Option 3: Install using PyTorch upstream docker file

  1. Clone PyTorch repository on the host:
    cd ~
    git clone https://github.com/pytorch/pytorch.git
    cd pytorch
    git submodule update --init --recursive

  2. Build PyTorch docker image:
    cd .ci/docker
    ./build.sh pytorch-linux-bionic-rocm<version>-py3.6 (eg. ./build.sh pytorch-linux-bionic-rocm3.10-py3.6)
    This should complete with a message "Successfully built <image_id>"

  3. Start a docker container using the new image:
    docker run -it -v $HOME:/data --privileged --device=/dev/kfd --device=/dev/dri --group-add video --ipc=host --shm-size 8G <image_id>
    Note: This will mount your host home directory on /data in the container.

Follow steps 4-5 for Option 2 from here on.
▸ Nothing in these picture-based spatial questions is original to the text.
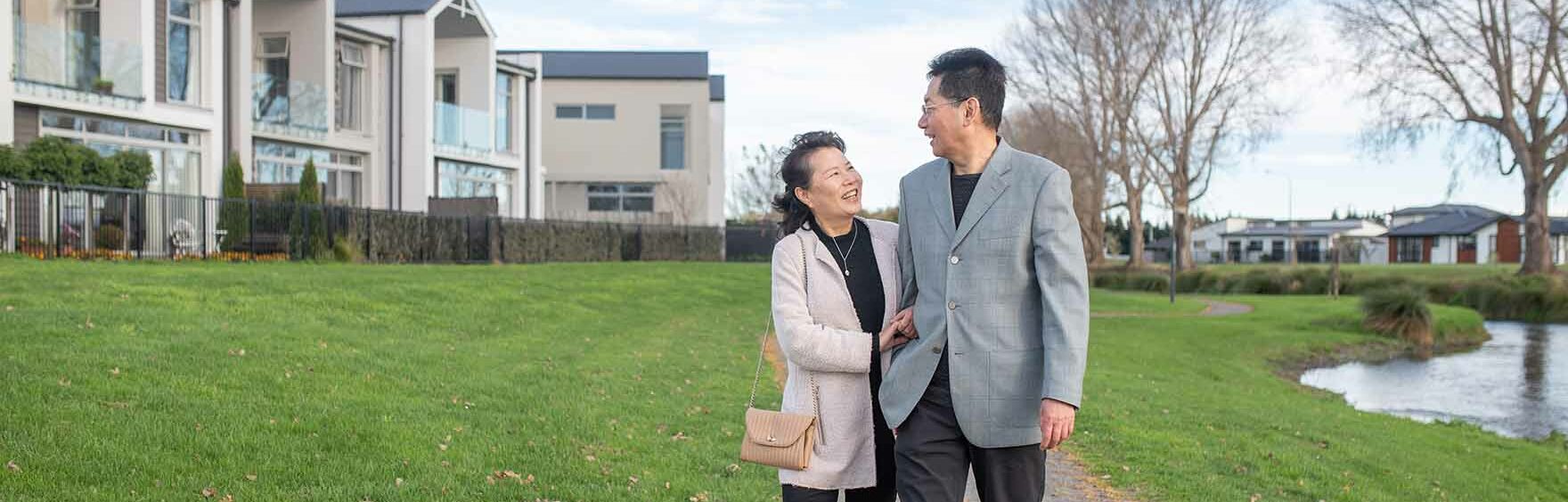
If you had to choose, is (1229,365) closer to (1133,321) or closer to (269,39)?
(1133,321)

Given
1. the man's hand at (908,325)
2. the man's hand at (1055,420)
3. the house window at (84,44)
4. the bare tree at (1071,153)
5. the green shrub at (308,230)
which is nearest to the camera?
the man's hand at (1055,420)

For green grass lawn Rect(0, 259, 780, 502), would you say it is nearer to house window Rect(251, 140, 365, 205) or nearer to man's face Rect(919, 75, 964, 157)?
man's face Rect(919, 75, 964, 157)

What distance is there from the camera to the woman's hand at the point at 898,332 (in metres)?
3.93

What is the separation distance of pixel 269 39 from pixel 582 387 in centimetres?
2233

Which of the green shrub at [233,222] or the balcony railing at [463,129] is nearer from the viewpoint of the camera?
the green shrub at [233,222]

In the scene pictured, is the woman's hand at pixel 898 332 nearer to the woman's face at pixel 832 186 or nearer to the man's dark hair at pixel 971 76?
the woman's face at pixel 832 186

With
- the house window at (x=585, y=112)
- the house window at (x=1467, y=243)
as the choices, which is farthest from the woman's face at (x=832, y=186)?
the house window at (x=1467, y=243)

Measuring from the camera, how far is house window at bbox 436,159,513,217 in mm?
35562

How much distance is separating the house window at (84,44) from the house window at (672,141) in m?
29.8

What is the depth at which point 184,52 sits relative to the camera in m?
25.1

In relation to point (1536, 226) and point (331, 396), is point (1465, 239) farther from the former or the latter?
point (331, 396)

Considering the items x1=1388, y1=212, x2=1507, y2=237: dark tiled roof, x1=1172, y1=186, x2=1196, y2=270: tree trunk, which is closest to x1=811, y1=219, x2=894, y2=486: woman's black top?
x1=1172, y1=186, x2=1196, y2=270: tree trunk

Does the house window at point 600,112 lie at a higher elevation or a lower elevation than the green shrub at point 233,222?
higher

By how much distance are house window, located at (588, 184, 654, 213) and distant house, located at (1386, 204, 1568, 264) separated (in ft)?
183
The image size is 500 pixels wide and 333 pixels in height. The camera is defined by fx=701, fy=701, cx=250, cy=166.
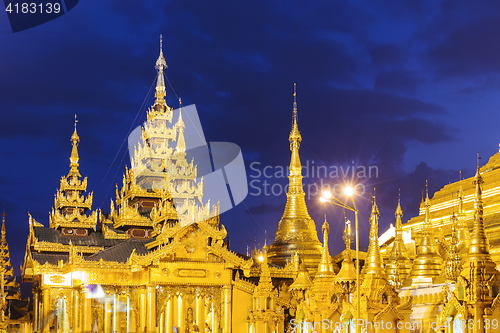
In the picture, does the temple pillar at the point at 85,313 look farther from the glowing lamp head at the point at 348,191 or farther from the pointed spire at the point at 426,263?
the glowing lamp head at the point at 348,191

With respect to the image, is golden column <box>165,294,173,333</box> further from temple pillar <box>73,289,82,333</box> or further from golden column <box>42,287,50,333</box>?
golden column <box>42,287,50,333</box>

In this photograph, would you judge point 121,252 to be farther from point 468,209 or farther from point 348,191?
point 348,191

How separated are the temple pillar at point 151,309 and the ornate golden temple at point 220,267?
5 cm

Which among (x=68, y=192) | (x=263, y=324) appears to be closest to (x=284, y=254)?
(x=263, y=324)

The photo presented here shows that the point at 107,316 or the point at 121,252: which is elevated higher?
the point at 121,252

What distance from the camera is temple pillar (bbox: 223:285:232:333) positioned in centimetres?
3475

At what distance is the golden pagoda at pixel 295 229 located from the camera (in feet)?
141

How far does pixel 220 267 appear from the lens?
35.2m

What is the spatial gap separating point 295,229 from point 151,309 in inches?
542

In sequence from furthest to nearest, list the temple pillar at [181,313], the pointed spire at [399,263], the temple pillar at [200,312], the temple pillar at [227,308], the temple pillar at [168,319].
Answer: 1. the temple pillar at [181,313]
2. the temple pillar at [200,312]
3. the temple pillar at [168,319]
4. the temple pillar at [227,308]
5. the pointed spire at [399,263]

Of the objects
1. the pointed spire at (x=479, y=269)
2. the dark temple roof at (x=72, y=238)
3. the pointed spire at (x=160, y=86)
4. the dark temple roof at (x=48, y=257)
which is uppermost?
the pointed spire at (x=160, y=86)

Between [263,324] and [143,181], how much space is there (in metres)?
16.5

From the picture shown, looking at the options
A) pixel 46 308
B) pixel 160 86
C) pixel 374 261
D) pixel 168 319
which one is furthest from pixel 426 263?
pixel 160 86

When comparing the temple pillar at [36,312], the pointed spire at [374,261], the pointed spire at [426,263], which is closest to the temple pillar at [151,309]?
the temple pillar at [36,312]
Building PyTorch on ROCm on Ubuntu or "CentOS Stream 9" bare metal (without docker)

Step 1: Install ROCm following the page AMD ROCm installation and kernel-mode driver installation should be included.

Step 2: A Shell script is provided to build PyTorch on ROCm, which only works on ROCm 5.0 and newer version.

NOTE: This script need to be run by a user that has sudo permission.

PyTorch Build Script

A few modifications might be needed for the script according to your specific system and config:

  1. Environment variables: please refer to comments titled 'Required Variables' and 'Optional Variables'.
  2. Repo and branch name: please refer to comment titled 'Git clone Pytorch from a branch'.

This script has been tested in clean Ubuntu and CentOS Stream 9 environments. If you have any existing packages, which may cause conflicts, you will have to resolve conflicts accordingly.

Test the PyTorch installation

To validate PyTorch installation, run:

  1. Test Command
    cd ~ && python3 -c 'import torch' 2>/dev/null && echo "Success" || echo "Failure"

  2. Running unit tests in PyTorch
    Run the following command from pytorch home directory:
    .ci/pytorch/test.sh
    This runs all CI unit tests and skips as appropriate on your system based on ROCm and, e.g., single or multi GPU configuration. No tests will fail if the compilation and installation is correct. Additionally, this step will install torchvision which most PyTorch scripts use to load models. E.g., running the PyTorch examples requires torchvision. This step takes 3+ hours to complete since it runs all PyTorch unit tests.

Alternately, if you're looking to run a smaller set of PyTorch unit tests to sanity check your PyTorch installation, you can run the following from the test subdirectory:
PYTORCH_TEST_WITH_ROCM=1 python3 test_nn.py --verbose
PYTORCH_TEST_WITH_ROCM=1 python3 test_torch.py --verbose
PYTORCH_TEST_WITH_ROCM=1 python3 test_cuda.py --verbose

Similarly, you can run other individual test suites by replacing test_nn.py above with any other test set.

  1. Running pytorch-micro-benchmarking
    Another short and good way to test your PyTorch installation is by cloning https://github.com/ROCmSoftwarePlatform/pytorch-micro-benchmarking and running:
    python3 micro_benchmarking_pytorch.py --network resnet50
    To test PyTorch compile mode, python3 micro_benchmarking_pytorch.py --network resnet50 --compile

Try PyTorch examples

  1. Clone the PyTorch examples repository:
    git clone https://github.com/pytorch/examples.git

  2. Run individual example: MNIST
    cd examples/mnist
    Follow instructions in README.md, in this case:
    pip3 install -r requirements.txt
    python3 main.py

  3. Run individual example: Try ImageNet training
    cd ../imagenet
    Follow instructions in README.md.